Reynolds notes that forestry operations, production of engineered timber and transportation all emit carbon. “We need to use as little timber as possible and we need to use it in a way that it’s going to stay in place in the building for as long as possible keeping that carbon locked out of the atmosphere.”

Building extensions are nothing new. But Tomas Alsmarker, an engineer who specialized in timber and now works for the sawmill industry group Swedish Wood, says wood can make projects that reuse existing buildings more sustainable than alternatives.

“What you can achieve by not breaking new ground, by not making a new foundation, et cetera, you might lose it if you’re using materials with much larger impacts on greenhouse gases,” Alsmarker says.
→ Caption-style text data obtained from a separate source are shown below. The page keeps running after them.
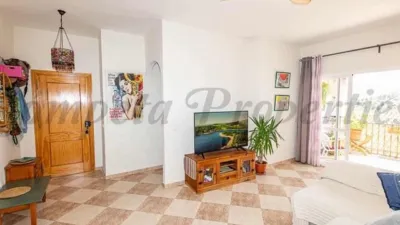 Apartment in Frigiliana photo 23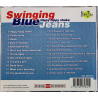 Swinging Blue Jeans 1998 WB 885842 Hippy Hippy Shake CD Begagnat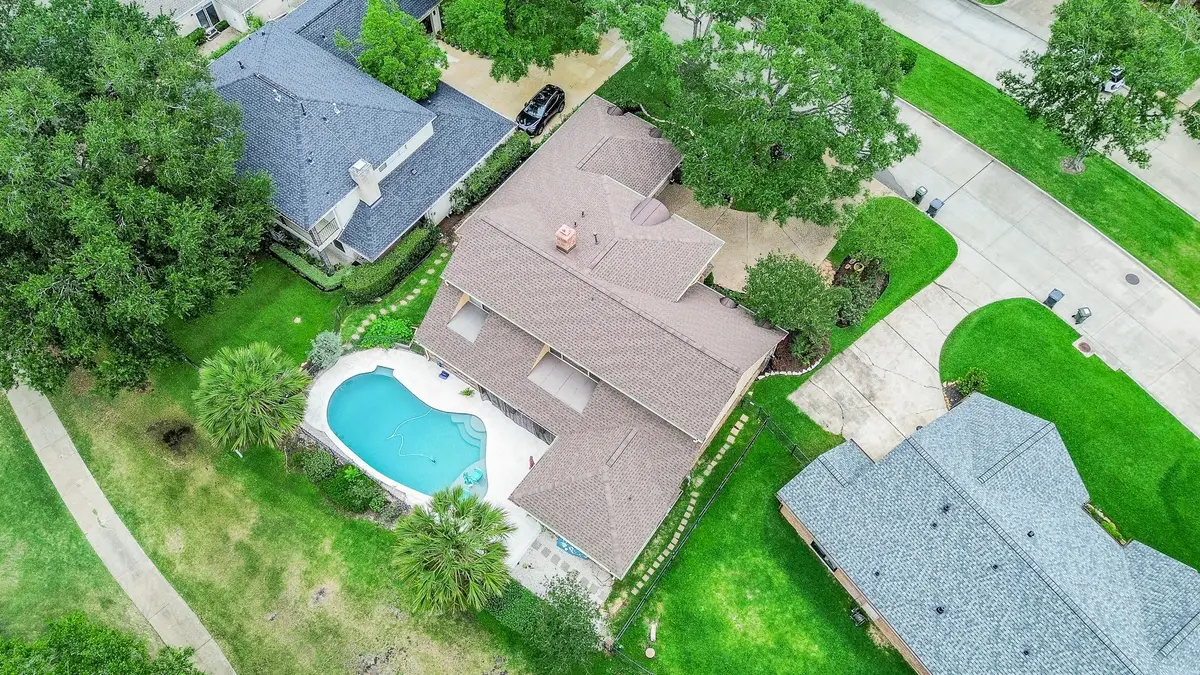 626 Longview Drive, Sugar Land, TX 77478 - #1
Tengbom, the architecture firm that designed Trikåfabriken in Stockholm, estimates using timber and saving the existing structure reduced carbon emissions by 85 percent compared to demolishing the existing building and replacing it using concrete and steel.

Long used for houses in Sweden, wood construction of taller buildings is booming in the northern European country, a major timber producer. The number of new apartments in Sweden built of timber in 2021 was 4,397 — almost double from 2015. And though there are no statistics on timber-based extensions, experts see increasing interest. In the eastern city of Umeå, new apartments coil, Escher-like, in a structure built atop a downtown mall. A 19th-century bank in downtown Stockholm now has three new stories on its roof.

The construction process can be smoother for timber additions, notes Jörgen Olsson, a researcher with Johansson at RISE. It’s much lighter than concrete, so easier to lift onto the roof. Timber components are usually prefabricated, so on-site work takes less time. Because people may be living or working in the original structure, a shorter timeline is a plus for extensions.

But reusing a building has its limitations. Working from an existing building is more complex than starting from the ground. Extensive research must be done into the state of the structure, accounting for practicalities like working with the existing plumbing, says Olsson.

“The building process is a little bit different from an ordinary building process,” he says.

Reynolds, from Edinburgh, says adding to a building requires architects and engineers to understand how well the original design is performing. Wood has some potential day-to-day downsides, too. Wind could cause noticeable vibrations in tall buildings.

Many timber extensions so far are in city centers, but Johansson estimates there are around 20 instances of additional floors being built on apartment buildings owned by municipalities all around Sweden.

Across the Baltic, Finland is eying timber for improving housing stock built amid post-WWII urbanization. Concrete apartment blocks erected between the 1960s and 1980s, most three or four stories tall, need efficiency upgrades and maintenance, says Anu Soikkeli, an associate professor in arctic architecture and environmental adaption at the University of Oulu.

Amid debate about what to do with this housing about a decade ago, Soikkeli says, some considered demolishing and building new. Researchers, including Soikkeli, found that most buildings had capacity for one or two extra stories built of timber. With the revenue generated from the new flats, the buildings could afford maintenance and energy efficiency improvements.

Timber construction is gaining in Finland, with a growing number of extra-story projects emerging in city centers like Tampere, according to Tampere University architecture professor Markku Karjalainen.

Karjalainen says the Finnish government is encouraging more timber construction; he recently prepared a brief on the benefits of extra floor construction for policymakers. “Wood is an ecological, local and renewable building material,” he wrote to RTBC in an email.

Soikkeli sees a growing trend of wood extension projects, noting that many of her architecture students are interested in sustainable and environmentally responsible practices.

“I have a strong belief that there will be an increase in this kind of renovation project in the near future.”